Green Lasers Disrupt Shark Vision
Handheld green lasers have recently emerged as another means to thwart sharks. Studies led by Australian researchers revealed the beams irritate a shark’s vision. Shining 532nm green lasers near sharks distorted their vision enough to deter bites.
The research tested lasers on grey nurse sharks, bull sharks, bronze whalers, and great whites. All species rapidly darted away when lasers aimed near their heads. The intense green light overwhelms a shark’s sensitive retinal cells causing them to evade the irritating beams.
But aiming lasers directly at a shark’s eye is dangerous and illegal. The proper technique is scanning the laser beam in arcs near approaching sharks. Just 30 seconds of exposure prompts sharks to depart hunting grounds.
- Compact size easily fits in pocket
- Long range – beams maintain intensity for 65 feet
- Non-toxic for marine life
- Portable battery-power
The scientists concluded non-lethal laser repellency has exciting possibilities for mitigating shark attacks. But more testing is still needed to confirm long-term impacts before formally approving lasers as deterrents.
The Verdict: Most Sharks Avoid Direct Light
After reviewing the available research, the verdict is clear – most shark species tend to avoid direct light. Here’s a detailed look at shark behavior when it comes to light:
Sharks Have Sensitive Eyes That Function Better in Low Light
Sharks have very sensitive eyes that are adapted for low light conditions. Their retinas contain light-sensitive cells called rods, which allow them to see well in dim lighting. However, bright light can overload their visual system and temporarily blind them.

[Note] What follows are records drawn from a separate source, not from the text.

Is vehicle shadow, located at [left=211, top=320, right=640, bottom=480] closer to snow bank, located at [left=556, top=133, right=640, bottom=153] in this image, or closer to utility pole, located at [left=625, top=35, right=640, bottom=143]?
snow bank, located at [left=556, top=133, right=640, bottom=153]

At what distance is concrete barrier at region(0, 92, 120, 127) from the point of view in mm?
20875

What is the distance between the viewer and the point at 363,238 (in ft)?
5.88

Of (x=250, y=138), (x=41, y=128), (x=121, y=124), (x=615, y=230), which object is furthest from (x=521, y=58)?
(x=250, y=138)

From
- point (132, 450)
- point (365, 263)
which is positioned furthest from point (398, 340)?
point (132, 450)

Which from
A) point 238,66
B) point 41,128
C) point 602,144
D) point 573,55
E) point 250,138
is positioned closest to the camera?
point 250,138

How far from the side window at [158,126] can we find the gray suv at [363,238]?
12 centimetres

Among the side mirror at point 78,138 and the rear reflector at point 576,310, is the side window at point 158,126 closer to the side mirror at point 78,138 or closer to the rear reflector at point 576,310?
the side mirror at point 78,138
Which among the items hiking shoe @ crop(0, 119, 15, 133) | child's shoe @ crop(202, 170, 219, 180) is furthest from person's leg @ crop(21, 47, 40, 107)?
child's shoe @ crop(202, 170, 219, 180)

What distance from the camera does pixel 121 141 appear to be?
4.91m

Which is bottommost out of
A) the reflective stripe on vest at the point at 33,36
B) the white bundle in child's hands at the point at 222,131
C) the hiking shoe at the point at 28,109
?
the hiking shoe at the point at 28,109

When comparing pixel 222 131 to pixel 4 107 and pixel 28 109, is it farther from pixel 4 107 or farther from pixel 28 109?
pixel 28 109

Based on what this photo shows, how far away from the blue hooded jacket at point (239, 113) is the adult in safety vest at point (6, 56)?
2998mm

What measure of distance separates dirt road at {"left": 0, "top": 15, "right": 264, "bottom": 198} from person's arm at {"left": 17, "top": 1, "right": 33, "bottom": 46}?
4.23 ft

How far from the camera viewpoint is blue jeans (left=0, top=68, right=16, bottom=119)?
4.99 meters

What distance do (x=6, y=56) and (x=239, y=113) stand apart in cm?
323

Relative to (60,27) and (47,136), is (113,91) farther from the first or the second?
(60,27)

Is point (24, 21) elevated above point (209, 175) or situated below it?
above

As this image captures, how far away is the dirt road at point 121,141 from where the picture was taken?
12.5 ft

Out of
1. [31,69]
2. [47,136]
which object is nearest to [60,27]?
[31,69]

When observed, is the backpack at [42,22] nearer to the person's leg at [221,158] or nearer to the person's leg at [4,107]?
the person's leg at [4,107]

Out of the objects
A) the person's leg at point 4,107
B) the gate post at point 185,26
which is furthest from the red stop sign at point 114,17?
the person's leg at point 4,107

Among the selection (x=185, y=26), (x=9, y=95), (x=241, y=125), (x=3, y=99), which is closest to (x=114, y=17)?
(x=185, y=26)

This makes sharks naturally inclined to avoid direct sunlight or artificial light sources.
Some Sharks Are Nocturnal or Prefer Murky Waters
Many shark species like bull sharks, tiger sharks, and great white sharks do most of their hunting at night or dawn/dusk. This allows them to take advantage of their excellent night vision while avoiding the bright overhead sun.

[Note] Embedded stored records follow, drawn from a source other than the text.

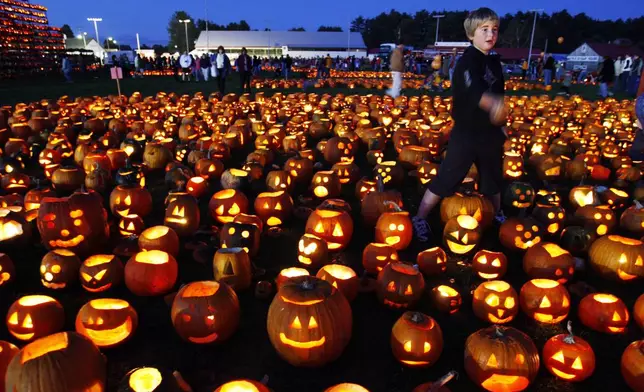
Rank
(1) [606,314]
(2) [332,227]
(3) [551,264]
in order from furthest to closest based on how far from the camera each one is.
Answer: (2) [332,227] → (3) [551,264] → (1) [606,314]

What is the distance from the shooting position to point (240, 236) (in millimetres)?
4660

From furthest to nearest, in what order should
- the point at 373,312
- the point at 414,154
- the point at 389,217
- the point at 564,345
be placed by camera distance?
the point at 414,154 → the point at 389,217 → the point at 373,312 → the point at 564,345

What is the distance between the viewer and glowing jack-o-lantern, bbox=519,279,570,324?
3.77m

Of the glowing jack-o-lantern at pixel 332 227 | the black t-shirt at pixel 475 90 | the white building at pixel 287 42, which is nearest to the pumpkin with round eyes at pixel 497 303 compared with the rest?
the glowing jack-o-lantern at pixel 332 227

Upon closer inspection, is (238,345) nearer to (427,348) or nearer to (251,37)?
(427,348)

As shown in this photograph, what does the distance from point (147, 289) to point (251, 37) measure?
10656cm

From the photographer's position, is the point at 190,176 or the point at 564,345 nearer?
the point at 564,345

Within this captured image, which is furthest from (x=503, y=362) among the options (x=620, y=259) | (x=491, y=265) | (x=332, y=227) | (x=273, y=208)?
(x=273, y=208)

Other sharks prefer turbid or murky waters which block out sunlight, like lemon sharks which inhabit mangrove swamps and estuaries.
Direct Light Can Reveal Their Presence to Prey
Sharks rely on stealth and the element of surprise when hunting. Swimming into bright light would compromise their camouflage and cast an obvious shadow, alerting potential prey of their presence. Sharks maximize their chances of a successful hunt by remaining in shaded or low-lit areas out of sight.
Some Shark Feeding Patterns Correlate with Moon Phases
Studies on some shark species like bull sharks and lemon sharks have shown their feeding activity correlates with moon phases. When there is a new moon with no moonlight, feeding increases since it’s darker. When there’s a full moon producing more light, feeding decreases.
This further indicates light influences shark behavior.
Artificial Lighting Can Alter Shark Behavior
There’s evidence that artificial light sources like underwater lights on docks or illuminated boats can alter shark movements and activity levels. It’s hypothesized this could be disrupting their natural rhythms.
Conservationists recommend reducing artificial shark attractants to minimize ecological impacts.
While a few shark species are active during daytime or in shallow waters, most species clearly prefer the cover of darkness and avoid direct light where possible. Their visual systems and predatory strategies have evolved around low light conditions.
So the verdict is in – sharks generally see the light, and they swam the other way.
Conclusion
In conclusion, the belief that sharks are attracted to light appears to be mostly unfounded. While a few speculative shark attacks have involved light sources, most research indicates sharks rely far more on smell and electroreception when hunting.
Light likely disrupts their vision that is adapted for dark waters. However, sharks may indirectly follow light that attracts their prey. Overall, sharks are formidable hunters that should be treated with caution, but there is little evidence that light serves as a magnet drawing them near.